The other day a week or so ago I decided to lock up the flock a little early, like around 4:00 PM. With it getting dark earlier now, they're all pretty much perched up around 5:00, but I was feeling lazy and decided to put 'em in early. As I started walking up, I noticed the hens were getting a little agitated and were all conglomerating in one corner of the pen. That's usually not a good sign.
Then I noticed a larger than domestic gray feline sitting on it's haunches at the back gate. Initially I thought it might be one of our girls, they're getting their winter coats and are getting quite fluffy. And then I remembered they were both in the house. As I approached the cat retreated, fairly quickly, but not before I identified it as a Bobcat. Who I believe was lookin for a little snack.

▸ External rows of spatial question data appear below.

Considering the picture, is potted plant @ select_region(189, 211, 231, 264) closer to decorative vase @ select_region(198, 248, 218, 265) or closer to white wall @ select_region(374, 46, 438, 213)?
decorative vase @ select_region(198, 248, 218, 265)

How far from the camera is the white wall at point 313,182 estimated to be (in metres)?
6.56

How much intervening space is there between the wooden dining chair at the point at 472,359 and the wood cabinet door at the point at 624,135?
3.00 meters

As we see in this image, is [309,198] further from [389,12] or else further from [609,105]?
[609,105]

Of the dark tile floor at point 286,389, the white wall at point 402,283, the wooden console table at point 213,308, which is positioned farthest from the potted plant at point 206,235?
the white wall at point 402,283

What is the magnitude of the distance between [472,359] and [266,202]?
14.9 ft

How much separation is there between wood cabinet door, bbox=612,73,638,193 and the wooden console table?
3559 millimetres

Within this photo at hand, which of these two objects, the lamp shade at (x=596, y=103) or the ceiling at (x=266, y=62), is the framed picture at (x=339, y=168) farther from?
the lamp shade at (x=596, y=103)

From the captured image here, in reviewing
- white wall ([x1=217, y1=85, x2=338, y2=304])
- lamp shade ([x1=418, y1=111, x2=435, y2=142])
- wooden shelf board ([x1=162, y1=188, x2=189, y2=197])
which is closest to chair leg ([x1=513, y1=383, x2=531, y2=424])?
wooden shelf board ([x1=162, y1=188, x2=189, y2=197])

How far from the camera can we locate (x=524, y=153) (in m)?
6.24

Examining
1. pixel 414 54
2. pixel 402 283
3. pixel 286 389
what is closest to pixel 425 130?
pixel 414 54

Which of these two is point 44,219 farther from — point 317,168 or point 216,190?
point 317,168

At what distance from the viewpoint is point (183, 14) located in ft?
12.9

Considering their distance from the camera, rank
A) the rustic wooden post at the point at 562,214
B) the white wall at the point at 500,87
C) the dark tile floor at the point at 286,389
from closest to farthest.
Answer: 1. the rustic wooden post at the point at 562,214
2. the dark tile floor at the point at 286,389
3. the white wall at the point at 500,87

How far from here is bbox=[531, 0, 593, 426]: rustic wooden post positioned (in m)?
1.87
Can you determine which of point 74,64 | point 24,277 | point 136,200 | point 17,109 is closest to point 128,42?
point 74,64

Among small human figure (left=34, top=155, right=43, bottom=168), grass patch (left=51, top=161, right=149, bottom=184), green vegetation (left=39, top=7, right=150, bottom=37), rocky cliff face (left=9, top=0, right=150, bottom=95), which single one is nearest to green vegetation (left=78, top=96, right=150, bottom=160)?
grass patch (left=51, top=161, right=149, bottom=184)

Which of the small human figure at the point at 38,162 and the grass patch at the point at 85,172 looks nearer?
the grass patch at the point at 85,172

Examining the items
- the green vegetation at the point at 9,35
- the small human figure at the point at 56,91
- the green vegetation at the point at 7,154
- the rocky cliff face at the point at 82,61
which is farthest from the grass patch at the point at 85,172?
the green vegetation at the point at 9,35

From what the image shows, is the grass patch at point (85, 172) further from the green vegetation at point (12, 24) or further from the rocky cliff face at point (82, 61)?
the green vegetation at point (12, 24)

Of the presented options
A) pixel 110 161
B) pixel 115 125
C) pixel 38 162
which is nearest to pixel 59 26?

Fortunately, the flock's day time pen has a six foot high fence around it. I'm sure the Bobcat could have gotten in-the Ringtail did-but not too easily. And fortunately, I interrupted his flock salivation perusal by coming out a bit early. If he had gotten in I'm sure I would have lost at least one hen before I got the alert.
Speaking of fluffy kittens, Daisy and Lilly are adapting quite fine. They both sensed the loss of Joey, and seem to be settling in to their reign.
Hope you all enjoyed a wonderful Thanksgiving Holiday.